Accumulate the gradients

Hello. Nowadays I notice that importance of batch size when optimize the models.
So I tried to push the envelope of memory limitation of CUDA.
And followed the kind explanation
this post .

For my case, I could train on 16 batch. But couldn’t 32 batch.
So I accumulate gradient by backward and
optimizer.step() when even numbers epoch.

But I encountered that
File “”, line 1065, in
File “”, line 641, in main
File “”, line 848, in train_epoch
File “/home//anaconda3/envs/tresnet/lib/python3.6/site-packages/torch/autograd/", line 49, in decorate_no_grad
return func(args, kwargs)
File "/home/
/", line 115, in step
File "/home/
/anaconda3/envs/tresnet/lib/python3.6/site-packages/torch/autograd/”, line 49, in decorate_no_grad
return func(*args, kwargs)
File "/home/
/", line 98, in set_hessian
grads, params, grad_outputs=zs, only_inputs=True, retain_graph=i < self.n_samples - 1)
File “/home/**/anaconda3/envs/resnet/lib/python3.6/site-packages/torch/autograd/”, line 157, in grad
inputs, allow_unused)
RuntimeError: CUDA out of memory. Tried to allocate 26.00 MiB (GPU 0; 10.76 GiB total capacity; 9.38 GiB already allocated; 16.56 MiB free; 9.77 GiB reserved in total by PyTorch)

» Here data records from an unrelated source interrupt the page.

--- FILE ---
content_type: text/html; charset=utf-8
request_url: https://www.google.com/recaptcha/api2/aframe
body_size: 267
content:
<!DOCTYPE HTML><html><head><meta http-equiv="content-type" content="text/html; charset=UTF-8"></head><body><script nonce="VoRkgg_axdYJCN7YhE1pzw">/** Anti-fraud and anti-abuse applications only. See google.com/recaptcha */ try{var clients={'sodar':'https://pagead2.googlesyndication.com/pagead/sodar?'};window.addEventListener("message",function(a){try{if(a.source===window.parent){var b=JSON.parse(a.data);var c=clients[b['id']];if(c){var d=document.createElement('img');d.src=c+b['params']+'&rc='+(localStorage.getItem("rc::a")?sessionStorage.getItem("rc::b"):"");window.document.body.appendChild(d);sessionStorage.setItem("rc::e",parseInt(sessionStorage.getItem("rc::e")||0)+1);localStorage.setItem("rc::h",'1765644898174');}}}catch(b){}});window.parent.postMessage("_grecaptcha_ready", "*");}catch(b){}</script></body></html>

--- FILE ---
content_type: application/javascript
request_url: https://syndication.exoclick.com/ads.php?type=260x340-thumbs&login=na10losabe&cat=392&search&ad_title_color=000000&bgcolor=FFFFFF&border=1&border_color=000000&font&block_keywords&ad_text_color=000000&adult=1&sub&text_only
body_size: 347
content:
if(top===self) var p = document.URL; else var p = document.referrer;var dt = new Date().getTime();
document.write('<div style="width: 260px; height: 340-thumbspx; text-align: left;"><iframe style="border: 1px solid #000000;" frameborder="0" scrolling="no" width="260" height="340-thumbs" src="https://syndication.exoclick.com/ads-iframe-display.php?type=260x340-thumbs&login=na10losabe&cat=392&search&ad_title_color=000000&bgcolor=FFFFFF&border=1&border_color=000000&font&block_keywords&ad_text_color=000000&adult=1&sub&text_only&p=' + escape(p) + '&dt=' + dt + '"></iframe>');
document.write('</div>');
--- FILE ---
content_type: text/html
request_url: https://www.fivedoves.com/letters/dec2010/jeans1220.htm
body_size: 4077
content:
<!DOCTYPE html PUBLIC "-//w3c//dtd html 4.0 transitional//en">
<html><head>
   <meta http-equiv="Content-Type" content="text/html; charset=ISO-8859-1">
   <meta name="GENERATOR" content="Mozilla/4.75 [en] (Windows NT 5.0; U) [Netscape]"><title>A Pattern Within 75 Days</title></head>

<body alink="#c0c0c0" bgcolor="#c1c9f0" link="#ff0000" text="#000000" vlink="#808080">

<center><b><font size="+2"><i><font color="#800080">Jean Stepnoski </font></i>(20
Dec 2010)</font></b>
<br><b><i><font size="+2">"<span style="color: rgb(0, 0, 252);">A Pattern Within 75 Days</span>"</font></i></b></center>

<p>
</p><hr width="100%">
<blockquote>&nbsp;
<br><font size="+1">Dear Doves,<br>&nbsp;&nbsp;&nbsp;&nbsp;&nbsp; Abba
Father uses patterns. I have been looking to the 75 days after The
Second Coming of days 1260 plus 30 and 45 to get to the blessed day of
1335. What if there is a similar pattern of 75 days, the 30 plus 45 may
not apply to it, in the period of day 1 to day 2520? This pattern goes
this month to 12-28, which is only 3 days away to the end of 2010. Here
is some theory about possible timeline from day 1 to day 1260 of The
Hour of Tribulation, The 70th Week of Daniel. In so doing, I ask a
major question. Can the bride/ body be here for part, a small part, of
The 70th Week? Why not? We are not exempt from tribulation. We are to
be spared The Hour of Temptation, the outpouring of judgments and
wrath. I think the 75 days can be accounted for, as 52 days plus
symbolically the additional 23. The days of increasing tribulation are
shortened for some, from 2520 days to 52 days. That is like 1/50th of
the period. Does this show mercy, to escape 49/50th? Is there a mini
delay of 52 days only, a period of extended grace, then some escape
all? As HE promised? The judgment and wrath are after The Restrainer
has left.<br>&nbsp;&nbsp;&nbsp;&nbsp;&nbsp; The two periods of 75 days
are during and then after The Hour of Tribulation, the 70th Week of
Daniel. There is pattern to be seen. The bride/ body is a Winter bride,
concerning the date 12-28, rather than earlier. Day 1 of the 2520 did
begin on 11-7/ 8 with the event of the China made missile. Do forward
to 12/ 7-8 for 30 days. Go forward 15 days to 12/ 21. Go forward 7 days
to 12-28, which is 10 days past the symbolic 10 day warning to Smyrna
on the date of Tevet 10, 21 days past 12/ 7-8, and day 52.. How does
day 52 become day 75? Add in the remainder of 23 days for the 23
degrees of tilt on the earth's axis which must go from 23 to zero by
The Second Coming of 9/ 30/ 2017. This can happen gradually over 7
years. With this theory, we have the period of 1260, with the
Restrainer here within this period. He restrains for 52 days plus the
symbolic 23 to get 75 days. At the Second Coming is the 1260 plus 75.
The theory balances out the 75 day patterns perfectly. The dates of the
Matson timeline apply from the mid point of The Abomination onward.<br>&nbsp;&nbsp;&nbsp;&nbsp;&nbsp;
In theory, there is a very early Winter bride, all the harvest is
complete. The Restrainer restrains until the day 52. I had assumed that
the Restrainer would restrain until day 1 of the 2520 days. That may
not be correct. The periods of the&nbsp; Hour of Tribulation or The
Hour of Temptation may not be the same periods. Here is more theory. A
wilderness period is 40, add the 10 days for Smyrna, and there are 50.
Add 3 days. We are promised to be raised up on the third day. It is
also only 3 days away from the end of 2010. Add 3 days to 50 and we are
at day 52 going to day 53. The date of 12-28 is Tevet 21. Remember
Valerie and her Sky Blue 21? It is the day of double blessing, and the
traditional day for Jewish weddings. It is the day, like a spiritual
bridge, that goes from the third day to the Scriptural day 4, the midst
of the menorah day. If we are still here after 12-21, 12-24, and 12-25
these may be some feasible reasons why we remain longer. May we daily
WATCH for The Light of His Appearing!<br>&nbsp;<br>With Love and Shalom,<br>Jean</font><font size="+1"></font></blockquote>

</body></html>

The above is encountered at first time of optimizer.step().
So I tried with 8 batch and optimizer.step() when multiples of 4 epochs.
But nothing changed even decrease to 1 batch.

I wonder which allocate the 9.38 GiB already.
Or I wonder It is problem with second order optimization.
Would anybody help me?

You are using option 2 from there right?
Do you see the memory usage increase at each iteration?

Also depending on which optimizer you use it might need to allocate a fairly big state. You need to make sure that 1step + optim works fine before doing more steps.